Menyadari dan memahami kiprah, perjuangan, dan pemikiran Cak Nun, sedari dulu Raja Ahmad punya keinginan dan harapan agar karya-karya Cak Nun dapat segera diterbitkan di Malaysia. Dengan demikian, pemikiran-pemikiran Cak Nun bisa disimak oleh pembaca dan masyarakat di sana.
Sementara Raja Ahmad bertemu Cak Nun di Jakarta pagi tadi, untuk beberapa hari ini Cak Fuad berada di Kuala Lumpur. Cak Fuad, yang di masa purna tugasnya dari Universitas Negeri Malang makin sering keliling dunia, dijadwalkan akan beracara di Universitas Islam Malaysia. Selain itu, Cak Fuad juga akan menghadiri sebuah diskusi di Universitas Kebangsaan Malaysia dalam rangka memperingati salah seorang ulama Indonesia yaitu Buya HAMKA.

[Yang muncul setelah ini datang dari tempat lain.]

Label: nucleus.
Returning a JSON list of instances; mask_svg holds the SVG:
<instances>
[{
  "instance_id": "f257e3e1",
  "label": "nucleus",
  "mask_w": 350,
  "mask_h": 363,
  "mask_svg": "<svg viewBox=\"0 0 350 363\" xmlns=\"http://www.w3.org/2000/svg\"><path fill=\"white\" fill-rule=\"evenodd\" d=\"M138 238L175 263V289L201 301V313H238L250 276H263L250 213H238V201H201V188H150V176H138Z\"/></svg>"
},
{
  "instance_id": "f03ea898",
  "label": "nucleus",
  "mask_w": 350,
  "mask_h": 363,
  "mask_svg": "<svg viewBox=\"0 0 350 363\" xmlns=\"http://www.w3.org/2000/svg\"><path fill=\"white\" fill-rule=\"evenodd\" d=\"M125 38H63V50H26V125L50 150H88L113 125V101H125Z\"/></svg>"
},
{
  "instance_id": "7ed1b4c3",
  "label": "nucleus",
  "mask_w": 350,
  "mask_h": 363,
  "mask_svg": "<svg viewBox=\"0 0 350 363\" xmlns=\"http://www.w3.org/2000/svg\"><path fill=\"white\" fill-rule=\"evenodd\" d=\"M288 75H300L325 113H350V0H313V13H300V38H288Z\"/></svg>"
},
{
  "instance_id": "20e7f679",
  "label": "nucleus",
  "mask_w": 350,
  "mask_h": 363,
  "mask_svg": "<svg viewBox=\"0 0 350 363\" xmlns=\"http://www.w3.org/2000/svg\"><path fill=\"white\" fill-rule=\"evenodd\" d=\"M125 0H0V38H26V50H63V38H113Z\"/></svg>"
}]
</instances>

Mengetahui Cak Fuad ada di Kuala Lumpur, Afif Hamka yang akan menjadi pembicara mengundang Cak Fuad untuk turut menghadiri diskusi bertajuk Legasi Hamka itu.

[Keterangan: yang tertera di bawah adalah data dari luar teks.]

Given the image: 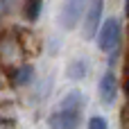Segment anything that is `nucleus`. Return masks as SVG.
<instances>
[{"label": "nucleus", "mask_w": 129, "mask_h": 129, "mask_svg": "<svg viewBox=\"0 0 129 129\" xmlns=\"http://www.w3.org/2000/svg\"><path fill=\"white\" fill-rule=\"evenodd\" d=\"M41 9H43V0H27V2H25V18H27L29 23L39 20Z\"/></svg>", "instance_id": "obj_8"}, {"label": "nucleus", "mask_w": 129, "mask_h": 129, "mask_svg": "<svg viewBox=\"0 0 129 129\" xmlns=\"http://www.w3.org/2000/svg\"><path fill=\"white\" fill-rule=\"evenodd\" d=\"M32 79H34V68L29 63H20L11 73V82L16 86H27V84H32Z\"/></svg>", "instance_id": "obj_7"}, {"label": "nucleus", "mask_w": 129, "mask_h": 129, "mask_svg": "<svg viewBox=\"0 0 129 129\" xmlns=\"http://www.w3.org/2000/svg\"><path fill=\"white\" fill-rule=\"evenodd\" d=\"M86 75H88V61L84 57H75L66 66V77L73 82H82V79H86Z\"/></svg>", "instance_id": "obj_6"}, {"label": "nucleus", "mask_w": 129, "mask_h": 129, "mask_svg": "<svg viewBox=\"0 0 129 129\" xmlns=\"http://www.w3.org/2000/svg\"><path fill=\"white\" fill-rule=\"evenodd\" d=\"M120 39H122V25L118 18H104L98 34H95V43H98V50L104 52V54H111L118 45H120Z\"/></svg>", "instance_id": "obj_2"}, {"label": "nucleus", "mask_w": 129, "mask_h": 129, "mask_svg": "<svg viewBox=\"0 0 129 129\" xmlns=\"http://www.w3.org/2000/svg\"><path fill=\"white\" fill-rule=\"evenodd\" d=\"M118 93H120V84H118V77L113 70H104L98 79V95H100V102L111 107L116 104L118 100Z\"/></svg>", "instance_id": "obj_5"}, {"label": "nucleus", "mask_w": 129, "mask_h": 129, "mask_svg": "<svg viewBox=\"0 0 129 129\" xmlns=\"http://www.w3.org/2000/svg\"><path fill=\"white\" fill-rule=\"evenodd\" d=\"M86 5H88V0H63L61 9H59V25H61V29H66V32L75 29L82 23Z\"/></svg>", "instance_id": "obj_4"}, {"label": "nucleus", "mask_w": 129, "mask_h": 129, "mask_svg": "<svg viewBox=\"0 0 129 129\" xmlns=\"http://www.w3.org/2000/svg\"><path fill=\"white\" fill-rule=\"evenodd\" d=\"M102 11H104V0H88L86 9H84V16H82V36L86 41L95 39L100 25H102Z\"/></svg>", "instance_id": "obj_3"}, {"label": "nucleus", "mask_w": 129, "mask_h": 129, "mask_svg": "<svg viewBox=\"0 0 129 129\" xmlns=\"http://www.w3.org/2000/svg\"><path fill=\"white\" fill-rule=\"evenodd\" d=\"M86 129H109V120L104 116H91L86 122Z\"/></svg>", "instance_id": "obj_9"}, {"label": "nucleus", "mask_w": 129, "mask_h": 129, "mask_svg": "<svg viewBox=\"0 0 129 129\" xmlns=\"http://www.w3.org/2000/svg\"><path fill=\"white\" fill-rule=\"evenodd\" d=\"M84 107H86V98L82 91L73 88L68 91L59 107L48 116V127L50 129H79L84 120Z\"/></svg>", "instance_id": "obj_1"}]
</instances>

Salah seorang aktivis Maiyah yang tinggal di Malaysia dan sehari-hari bekerja sebagai pilot penerbangan antarbangsa, yakni Mas Reiza, meluangkan waktu untuk menemui dan menemani Cak Fuad di sela-sela kesibukannya. Ia mengajak Cak Fuad untuk keliling-keliling Putrajaya, kota yang dibangun sebagai pusat administrasi negara Malaysia. Di antaranya mengunjungi Masjid Putrajaya.
Bagi jamaah Maiyah, Cak Fuad adalah salah satu marja’ dan referensi keilmuan yang 24 tahun lebih telah mempilari Maiyah dengan kajian tafsir al-Qur’an. Dalam beberapa pertemuan Maiyahan terakhir, khususnya di Padhangmbulan, Cak Fuad menguraikan makna ‘tadabbur’, sebagai satu bentuk urgen interaksi manusia dengan al-Quran selain ‘tafsir’. Penjelasan Cak Fuad mengenai tadabbur (tadabburul Qur’an) mendapat perhatian khusus dan eksplorasi luas dari Cak Nun dan kini dijadikan sebagai semangat pembebasan yang akan diusung sebagai “brand” Maiyahan bersama masyarakat: Tadabburan.

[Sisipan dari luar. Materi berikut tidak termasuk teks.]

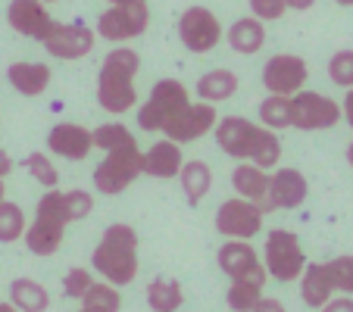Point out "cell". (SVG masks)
<instances>
[{
	"mask_svg": "<svg viewBox=\"0 0 353 312\" xmlns=\"http://www.w3.org/2000/svg\"><path fill=\"white\" fill-rule=\"evenodd\" d=\"M216 144L222 153L234 156L241 163H254L260 169H272L281 160V141L275 132L263 125H254L244 116H225L213 128Z\"/></svg>",
	"mask_w": 353,
	"mask_h": 312,
	"instance_id": "1",
	"label": "cell"
},
{
	"mask_svg": "<svg viewBox=\"0 0 353 312\" xmlns=\"http://www.w3.org/2000/svg\"><path fill=\"white\" fill-rule=\"evenodd\" d=\"M91 266L113 287H125L138 278V234L132 225H110L91 253Z\"/></svg>",
	"mask_w": 353,
	"mask_h": 312,
	"instance_id": "2",
	"label": "cell"
},
{
	"mask_svg": "<svg viewBox=\"0 0 353 312\" xmlns=\"http://www.w3.org/2000/svg\"><path fill=\"white\" fill-rule=\"evenodd\" d=\"M141 69V56L128 47H116L110 50L103 66L97 75V103L107 113L122 116L134 107L138 91H134V75Z\"/></svg>",
	"mask_w": 353,
	"mask_h": 312,
	"instance_id": "3",
	"label": "cell"
},
{
	"mask_svg": "<svg viewBox=\"0 0 353 312\" xmlns=\"http://www.w3.org/2000/svg\"><path fill=\"white\" fill-rule=\"evenodd\" d=\"M69 222H72V216H69V206H66V191H57V187L47 191L38 200L34 222L22 234L28 253H34V256H54L63 244V234H66Z\"/></svg>",
	"mask_w": 353,
	"mask_h": 312,
	"instance_id": "4",
	"label": "cell"
},
{
	"mask_svg": "<svg viewBox=\"0 0 353 312\" xmlns=\"http://www.w3.org/2000/svg\"><path fill=\"white\" fill-rule=\"evenodd\" d=\"M150 7L147 0H125V3H110L97 19V34L110 44H125L147 32Z\"/></svg>",
	"mask_w": 353,
	"mask_h": 312,
	"instance_id": "5",
	"label": "cell"
},
{
	"mask_svg": "<svg viewBox=\"0 0 353 312\" xmlns=\"http://www.w3.org/2000/svg\"><path fill=\"white\" fill-rule=\"evenodd\" d=\"M303 250H300V238L288 228H275L266 234V247H263V269L269 278L275 281H294L303 275Z\"/></svg>",
	"mask_w": 353,
	"mask_h": 312,
	"instance_id": "6",
	"label": "cell"
},
{
	"mask_svg": "<svg viewBox=\"0 0 353 312\" xmlns=\"http://www.w3.org/2000/svg\"><path fill=\"white\" fill-rule=\"evenodd\" d=\"M188 103H191L188 87L175 79H163L150 87L147 103L138 110V125L144 128V132H163L166 122L172 119V116H179Z\"/></svg>",
	"mask_w": 353,
	"mask_h": 312,
	"instance_id": "7",
	"label": "cell"
},
{
	"mask_svg": "<svg viewBox=\"0 0 353 312\" xmlns=\"http://www.w3.org/2000/svg\"><path fill=\"white\" fill-rule=\"evenodd\" d=\"M141 175V150L138 141L125 147H116V150H107L103 163L94 169V187L100 194H122L134 178Z\"/></svg>",
	"mask_w": 353,
	"mask_h": 312,
	"instance_id": "8",
	"label": "cell"
},
{
	"mask_svg": "<svg viewBox=\"0 0 353 312\" xmlns=\"http://www.w3.org/2000/svg\"><path fill=\"white\" fill-rule=\"evenodd\" d=\"M341 122V107L319 91H297L291 97V128L300 132H322Z\"/></svg>",
	"mask_w": 353,
	"mask_h": 312,
	"instance_id": "9",
	"label": "cell"
},
{
	"mask_svg": "<svg viewBox=\"0 0 353 312\" xmlns=\"http://www.w3.org/2000/svg\"><path fill=\"white\" fill-rule=\"evenodd\" d=\"M179 38L191 54H210L222 41V22L207 7H188L179 19Z\"/></svg>",
	"mask_w": 353,
	"mask_h": 312,
	"instance_id": "10",
	"label": "cell"
},
{
	"mask_svg": "<svg viewBox=\"0 0 353 312\" xmlns=\"http://www.w3.org/2000/svg\"><path fill=\"white\" fill-rule=\"evenodd\" d=\"M216 262L219 269L228 275L232 281H254V284L266 287L269 275L263 269V259L256 256V250L247 240H225L216 253Z\"/></svg>",
	"mask_w": 353,
	"mask_h": 312,
	"instance_id": "11",
	"label": "cell"
},
{
	"mask_svg": "<svg viewBox=\"0 0 353 312\" xmlns=\"http://www.w3.org/2000/svg\"><path fill=\"white\" fill-rule=\"evenodd\" d=\"M307 79L310 66L303 63V56L294 54H275L263 66V85H266L269 94H279V97H294L297 91H303Z\"/></svg>",
	"mask_w": 353,
	"mask_h": 312,
	"instance_id": "12",
	"label": "cell"
},
{
	"mask_svg": "<svg viewBox=\"0 0 353 312\" xmlns=\"http://www.w3.org/2000/svg\"><path fill=\"white\" fill-rule=\"evenodd\" d=\"M94 41H97V34L81 22H54L50 34L41 44L57 60H81L94 50Z\"/></svg>",
	"mask_w": 353,
	"mask_h": 312,
	"instance_id": "13",
	"label": "cell"
},
{
	"mask_svg": "<svg viewBox=\"0 0 353 312\" xmlns=\"http://www.w3.org/2000/svg\"><path fill=\"white\" fill-rule=\"evenodd\" d=\"M263 228V213L247 200H225L216 209V231L228 240H250L254 234H260Z\"/></svg>",
	"mask_w": 353,
	"mask_h": 312,
	"instance_id": "14",
	"label": "cell"
},
{
	"mask_svg": "<svg viewBox=\"0 0 353 312\" xmlns=\"http://www.w3.org/2000/svg\"><path fill=\"white\" fill-rule=\"evenodd\" d=\"M216 122H219L216 107L200 100V103H188L179 116H172V119L166 122V128H163V134H166L169 141H175V144H191V141L213 132Z\"/></svg>",
	"mask_w": 353,
	"mask_h": 312,
	"instance_id": "15",
	"label": "cell"
},
{
	"mask_svg": "<svg viewBox=\"0 0 353 312\" xmlns=\"http://www.w3.org/2000/svg\"><path fill=\"white\" fill-rule=\"evenodd\" d=\"M7 22L16 34H22L28 41H44L54 28V16L47 13L41 0H10Z\"/></svg>",
	"mask_w": 353,
	"mask_h": 312,
	"instance_id": "16",
	"label": "cell"
},
{
	"mask_svg": "<svg viewBox=\"0 0 353 312\" xmlns=\"http://www.w3.org/2000/svg\"><path fill=\"white\" fill-rule=\"evenodd\" d=\"M232 187L238 191L241 200L254 203L263 216L272 209V203H269V175H266V169L254 166V163H238L234 172H232Z\"/></svg>",
	"mask_w": 353,
	"mask_h": 312,
	"instance_id": "17",
	"label": "cell"
},
{
	"mask_svg": "<svg viewBox=\"0 0 353 312\" xmlns=\"http://www.w3.org/2000/svg\"><path fill=\"white\" fill-rule=\"evenodd\" d=\"M47 150H54L63 160H85L88 153L94 150L91 132L75 125V122H60L47 134Z\"/></svg>",
	"mask_w": 353,
	"mask_h": 312,
	"instance_id": "18",
	"label": "cell"
},
{
	"mask_svg": "<svg viewBox=\"0 0 353 312\" xmlns=\"http://www.w3.org/2000/svg\"><path fill=\"white\" fill-rule=\"evenodd\" d=\"M181 163H185L181 160V144L163 138L141 153V175H150V178H179Z\"/></svg>",
	"mask_w": 353,
	"mask_h": 312,
	"instance_id": "19",
	"label": "cell"
},
{
	"mask_svg": "<svg viewBox=\"0 0 353 312\" xmlns=\"http://www.w3.org/2000/svg\"><path fill=\"white\" fill-rule=\"evenodd\" d=\"M310 194L307 178L297 169H279L275 175H269V203L272 209H297Z\"/></svg>",
	"mask_w": 353,
	"mask_h": 312,
	"instance_id": "20",
	"label": "cell"
},
{
	"mask_svg": "<svg viewBox=\"0 0 353 312\" xmlns=\"http://www.w3.org/2000/svg\"><path fill=\"white\" fill-rule=\"evenodd\" d=\"M332 297H334V284H332V275H328L325 262L303 266V275H300V300L310 309H322Z\"/></svg>",
	"mask_w": 353,
	"mask_h": 312,
	"instance_id": "21",
	"label": "cell"
},
{
	"mask_svg": "<svg viewBox=\"0 0 353 312\" xmlns=\"http://www.w3.org/2000/svg\"><path fill=\"white\" fill-rule=\"evenodd\" d=\"M50 66L47 63H13L7 69V79L22 97H38L50 85Z\"/></svg>",
	"mask_w": 353,
	"mask_h": 312,
	"instance_id": "22",
	"label": "cell"
},
{
	"mask_svg": "<svg viewBox=\"0 0 353 312\" xmlns=\"http://www.w3.org/2000/svg\"><path fill=\"white\" fill-rule=\"evenodd\" d=\"M234 91H238V75L232 72V69H210V72H203L197 79V94L203 103H222V100L234 97Z\"/></svg>",
	"mask_w": 353,
	"mask_h": 312,
	"instance_id": "23",
	"label": "cell"
},
{
	"mask_svg": "<svg viewBox=\"0 0 353 312\" xmlns=\"http://www.w3.org/2000/svg\"><path fill=\"white\" fill-rule=\"evenodd\" d=\"M266 44V25L254 16H244L228 28V47L234 54H256Z\"/></svg>",
	"mask_w": 353,
	"mask_h": 312,
	"instance_id": "24",
	"label": "cell"
},
{
	"mask_svg": "<svg viewBox=\"0 0 353 312\" xmlns=\"http://www.w3.org/2000/svg\"><path fill=\"white\" fill-rule=\"evenodd\" d=\"M10 303L19 312H47L50 306V293L41 281L34 278H16L10 284Z\"/></svg>",
	"mask_w": 353,
	"mask_h": 312,
	"instance_id": "25",
	"label": "cell"
},
{
	"mask_svg": "<svg viewBox=\"0 0 353 312\" xmlns=\"http://www.w3.org/2000/svg\"><path fill=\"white\" fill-rule=\"evenodd\" d=\"M179 181L188 203H200L210 194V187H213V172H210V166L203 160H191V163H181Z\"/></svg>",
	"mask_w": 353,
	"mask_h": 312,
	"instance_id": "26",
	"label": "cell"
},
{
	"mask_svg": "<svg viewBox=\"0 0 353 312\" xmlns=\"http://www.w3.org/2000/svg\"><path fill=\"white\" fill-rule=\"evenodd\" d=\"M147 303L154 312H179V306L185 303V291L175 278H157L147 284Z\"/></svg>",
	"mask_w": 353,
	"mask_h": 312,
	"instance_id": "27",
	"label": "cell"
},
{
	"mask_svg": "<svg viewBox=\"0 0 353 312\" xmlns=\"http://www.w3.org/2000/svg\"><path fill=\"white\" fill-rule=\"evenodd\" d=\"M260 122L269 132H285L291 128V97H279V94H269L260 103Z\"/></svg>",
	"mask_w": 353,
	"mask_h": 312,
	"instance_id": "28",
	"label": "cell"
},
{
	"mask_svg": "<svg viewBox=\"0 0 353 312\" xmlns=\"http://www.w3.org/2000/svg\"><path fill=\"white\" fill-rule=\"evenodd\" d=\"M26 228H28V222H26L22 206L3 200V203H0V244H13V240H22Z\"/></svg>",
	"mask_w": 353,
	"mask_h": 312,
	"instance_id": "29",
	"label": "cell"
},
{
	"mask_svg": "<svg viewBox=\"0 0 353 312\" xmlns=\"http://www.w3.org/2000/svg\"><path fill=\"white\" fill-rule=\"evenodd\" d=\"M260 297H263L260 284H254V281H232L225 293V303L232 312H250Z\"/></svg>",
	"mask_w": 353,
	"mask_h": 312,
	"instance_id": "30",
	"label": "cell"
},
{
	"mask_svg": "<svg viewBox=\"0 0 353 312\" xmlns=\"http://www.w3.org/2000/svg\"><path fill=\"white\" fill-rule=\"evenodd\" d=\"M91 141L97 150H116V147L134 144V134L128 132L122 122H107V125H97L91 132Z\"/></svg>",
	"mask_w": 353,
	"mask_h": 312,
	"instance_id": "31",
	"label": "cell"
},
{
	"mask_svg": "<svg viewBox=\"0 0 353 312\" xmlns=\"http://www.w3.org/2000/svg\"><path fill=\"white\" fill-rule=\"evenodd\" d=\"M81 306H97V309H103V312H119L122 297L113 284H107V281L97 284V281H94V284L85 291V297H81Z\"/></svg>",
	"mask_w": 353,
	"mask_h": 312,
	"instance_id": "32",
	"label": "cell"
},
{
	"mask_svg": "<svg viewBox=\"0 0 353 312\" xmlns=\"http://www.w3.org/2000/svg\"><path fill=\"white\" fill-rule=\"evenodd\" d=\"M328 266V275H332L334 291H341L344 297H353V256H334Z\"/></svg>",
	"mask_w": 353,
	"mask_h": 312,
	"instance_id": "33",
	"label": "cell"
},
{
	"mask_svg": "<svg viewBox=\"0 0 353 312\" xmlns=\"http://www.w3.org/2000/svg\"><path fill=\"white\" fill-rule=\"evenodd\" d=\"M328 79L338 87H353V50H338V54L328 60Z\"/></svg>",
	"mask_w": 353,
	"mask_h": 312,
	"instance_id": "34",
	"label": "cell"
},
{
	"mask_svg": "<svg viewBox=\"0 0 353 312\" xmlns=\"http://www.w3.org/2000/svg\"><path fill=\"white\" fill-rule=\"evenodd\" d=\"M26 169H28V175H34V178L47 187V191H54L57 181H60V172H57L54 163L47 160L44 153H32V156L26 160Z\"/></svg>",
	"mask_w": 353,
	"mask_h": 312,
	"instance_id": "35",
	"label": "cell"
},
{
	"mask_svg": "<svg viewBox=\"0 0 353 312\" xmlns=\"http://www.w3.org/2000/svg\"><path fill=\"white\" fill-rule=\"evenodd\" d=\"M91 284H94V275L88 272V269H69L66 278H63V293H66L69 300H81Z\"/></svg>",
	"mask_w": 353,
	"mask_h": 312,
	"instance_id": "36",
	"label": "cell"
},
{
	"mask_svg": "<svg viewBox=\"0 0 353 312\" xmlns=\"http://www.w3.org/2000/svg\"><path fill=\"white\" fill-rule=\"evenodd\" d=\"M288 13L285 0H250V16L260 22H275Z\"/></svg>",
	"mask_w": 353,
	"mask_h": 312,
	"instance_id": "37",
	"label": "cell"
},
{
	"mask_svg": "<svg viewBox=\"0 0 353 312\" xmlns=\"http://www.w3.org/2000/svg\"><path fill=\"white\" fill-rule=\"evenodd\" d=\"M66 206H69V216L75 219H85V216H91L94 209V200L88 191H66Z\"/></svg>",
	"mask_w": 353,
	"mask_h": 312,
	"instance_id": "38",
	"label": "cell"
},
{
	"mask_svg": "<svg viewBox=\"0 0 353 312\" xmlns=\"http://www.w3.org/2000/svg\"><path fill=\"white\" fill-rule=\"evenodd\" d=\"M319 312H353V297H344V293H341V297H332Z\"/></svg>",
	"mask_w": 353,
	"mask_h": 312,
	"instance_id": "39",
	"label": "cell"
},
{
	"mask_svg": "<svg viewBox=\"0 0 353 312\" xmlns=\"http://www.w3.org/2000/svg\"><path fill=\"white\" fill-rule=\"evenodd\" d=\"M250 312H288V309L279 303V300H272V297H260V300H256V306H254Z\"/></svg>",
	"mask_w": 353,
	"mask_h": 312,
	"instance_id": "40",
	"label": "cell"
},
{
	"mask_svg": "<svg viewBox=\"0 0 353 312\" xmlns=\"http://www.w3.org/2000/svg\"><path fill=\"white\" fill-rule=\"evenodd\" d=\"M341 116H344L347 125L353 128V87L347 91V97H344V107H341Z\"/></svg>",
	"mask_w": 353,
	"mask_h": 312,
	"instance_id": "41",
	"label": "cell"
},
{
	"mask_svg": "<svg viewBox=\"0 0 353 312\" xmlns=\"http://www.w3.org/2000/svg\"><path fill=\"white\" fill-rule=\"evenodd\" d=\"M10 172H13V160H10V153L0 147V178H7Z\"/></svg>",
	"mask_w": 353,
	"mask_h": 312,
	"instance_id": "42",
	"label": "cell"
},
{
	"mask_svg": "<svg viewBox=\"0 0 353 312\" xmlns=\"http://www.w3.org/2000/svg\"><path fill=\"white\" fill-rule=\"evenodd\" d=\"M288 10H310L316 3V0H285Z\"/></svg>",
	"mask_w": 353,
	"mask_h": 312,
	"instance_id": "43",
	"label": "cell"
},
{
	"mask_svg": "<svg viewBox=\"0 0 353 312\" xmlns=\"http://www.w3.org/2000/svg\"><path fill=\"white\" fill-rule=\"evenodd\" d=\"M0 312H19L13 303H0Z\"/></svg>",
	"mask_w": 353,
	"mask_h": 312,
	"instance_id": "44",
	"label": "cell"
},
{
	"mask_svg": "<svg viewBox=\"0 0 353 312\" xmlns=\"http://www.w3.org/2000/svg\"><path fill=\"white\" fill-rule=\"evenodd\" d=\"M7 200V187H3V178H0V203Z\"/></svg>",
	"mask_w": 353,
	"mask_h": 312,
	"instance_id": "45",
	"label": "cell"
},
{
	"mask_svg": "<svg viewBox=\"0 0 353 312\" xmlns=\"http://www.w3.org/2000/svg\"><path fill=\"white\" fill-rule=\"evenodd\" d=\"M79 312H103V309H97V306H81Z\"/></svg>",
	"mask_w": 353,
	"mask_h": 312,
	"instance_id": "46",
	"label": "cell"
},
{
	"mask_svg": "<svg viewBox=\"0 0 353 312\" xmlns=\"http://www.w3.org/2000/svg\"><path fill=\"white\" fill-rule=\"evenodd\" d=\"M347 163H350V166H353V144L347 147Z\"/></svg>",
	"mask_w": 353,
	"mask_h": 312,
	"instance_id": "47",
	"label": "cell"
},
{
	"mask_svg": "<svg viewBox=\"0 0 353 312\" xmlns=\"http://www.w3.org/2000/svg\"><path fill=\"white\" fill-rule=\"evenodd\" d=\"M334 3H341V7H353V0H334Z\"/></svg>",
	"mask_w": 353,
	"mask_h": 312,
	"instance_id": "48",
	"label": "cell"
},
{
	"mask_svg": "<svg viewBox=\"0 0 353 312\" xmlns=\"http://www.w3.org/2000/svg\"><path fill=\"white\" fill-rule=\"evenodd\" d=\"M41 3H57V0H41Z\"/></svg>",
	"mask_w": 353,
	"mask_h": 312,
	"instance_id": "49",
	"label": "cell"
},
{
	"mask_svg": "<svg viewBox=\"0 0 353 312\" xmlns=\"http://www.w3.org/2000/svg\"><path fill=\"white\" fill-rule=\"evenodd\" d=\"M110 3H125V0H110Z\"/></svg>",
	"mask_w": 353,
	"mask_h": 312,
	"instance_id": "50",
	"label": "cell"
}]
</instances>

Tafsir bersifat akademis, ilmiah, dan dilengkapi dengan sejumlah syarat sehingga hanya sedikit orang yang mampu. Adapun tadabbur bertekanan utama pada kemauan untuk mengamalkan al-Quran dan mengutamakan apa dan bagaimana out put perilaku, akhlak, dan iman seseorang yang bertadabbur. Tadabbur terbuka bagi setiap orang yang membaca al-Quran. Ia paralel dengan kesadaran atau metode ‘belajar dari’. Satu ayat pun dapat bermakna dan mengubah hidup seseorang manakala ayat itu ditadabburi.